On 23May2019 0947, Anders Munch wrote:
Fra: Paul Moore [mailto:p.f.mo...@gmail.com]:
A major version change serves as a heads up that something is going on and you 
need to check the consequences before upgrading.
Python's backward compatibility policy allows breaking changes between versions 
X.Y and X.Y+1 (with a suitable deprecation period). This proposal is no 
different.

Except perhaps in scale.  The same people that upgrade from 3.x to 3.x+1 
without giving it a second thought, just to be on the latest version, will 
hesitate to go from 3.x to 4.y, because the major version change is a hint that 
they should be more careful.  That means they're ready for it when they get the 
ModuleNotFoundError exception, instead of feeling ambushed.

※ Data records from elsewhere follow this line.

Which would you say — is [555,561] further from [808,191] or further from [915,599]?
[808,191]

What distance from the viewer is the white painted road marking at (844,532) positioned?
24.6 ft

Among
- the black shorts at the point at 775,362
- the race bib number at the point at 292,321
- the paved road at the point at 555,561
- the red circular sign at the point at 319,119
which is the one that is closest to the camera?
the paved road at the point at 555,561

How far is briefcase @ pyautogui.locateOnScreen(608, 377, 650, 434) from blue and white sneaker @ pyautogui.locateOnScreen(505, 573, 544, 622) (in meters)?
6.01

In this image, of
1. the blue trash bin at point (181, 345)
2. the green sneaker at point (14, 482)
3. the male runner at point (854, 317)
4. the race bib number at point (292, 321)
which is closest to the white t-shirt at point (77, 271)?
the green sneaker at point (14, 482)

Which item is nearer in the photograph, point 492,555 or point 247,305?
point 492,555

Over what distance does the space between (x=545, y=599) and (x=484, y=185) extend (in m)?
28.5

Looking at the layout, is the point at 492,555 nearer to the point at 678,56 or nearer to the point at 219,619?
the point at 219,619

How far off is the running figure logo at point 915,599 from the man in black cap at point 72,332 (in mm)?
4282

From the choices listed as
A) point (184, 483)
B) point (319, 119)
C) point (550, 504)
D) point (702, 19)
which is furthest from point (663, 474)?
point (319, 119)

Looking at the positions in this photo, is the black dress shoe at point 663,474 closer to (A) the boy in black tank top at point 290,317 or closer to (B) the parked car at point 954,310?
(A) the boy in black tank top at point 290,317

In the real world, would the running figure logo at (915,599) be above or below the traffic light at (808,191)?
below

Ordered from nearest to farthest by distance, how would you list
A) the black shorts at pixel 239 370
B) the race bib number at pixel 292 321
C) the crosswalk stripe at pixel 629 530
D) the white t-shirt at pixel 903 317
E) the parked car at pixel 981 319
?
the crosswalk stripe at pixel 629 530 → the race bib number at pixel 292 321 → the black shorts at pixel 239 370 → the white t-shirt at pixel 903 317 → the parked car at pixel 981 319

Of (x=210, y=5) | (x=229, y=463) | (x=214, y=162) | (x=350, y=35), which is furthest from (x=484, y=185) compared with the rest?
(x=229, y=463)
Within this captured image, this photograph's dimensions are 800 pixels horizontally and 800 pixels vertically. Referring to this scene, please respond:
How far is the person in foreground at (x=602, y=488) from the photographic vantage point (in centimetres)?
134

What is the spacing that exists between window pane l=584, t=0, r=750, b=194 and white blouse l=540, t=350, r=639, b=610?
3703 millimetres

OK, it may be that this is not enough to warrant a 4.0 release, but I do think 
python-dev should get over its fear of major versions sometime.  And that 
transitioning to a leaner standard library with some things moved to PyPI would 
not be a bad program statement for a Python 4.0.

We need to make it more clear somehow that Python uses series.major.minor.micro versioning, not SemVer. I see this confusion happen all the time.

Think of it as Python3 7.x moving to Python3 8.x, and evaluate how much effort you should put into migration :)

That said, I'm totally in favour of Python 4.0 being the point where we change expectations about what will be in the standard library (and also C API, language/implementation semantics, etc.).

But until we have a clear vision statement that everyone (or enough) is behind, there's nothing gained by prematurely causing that much disruption.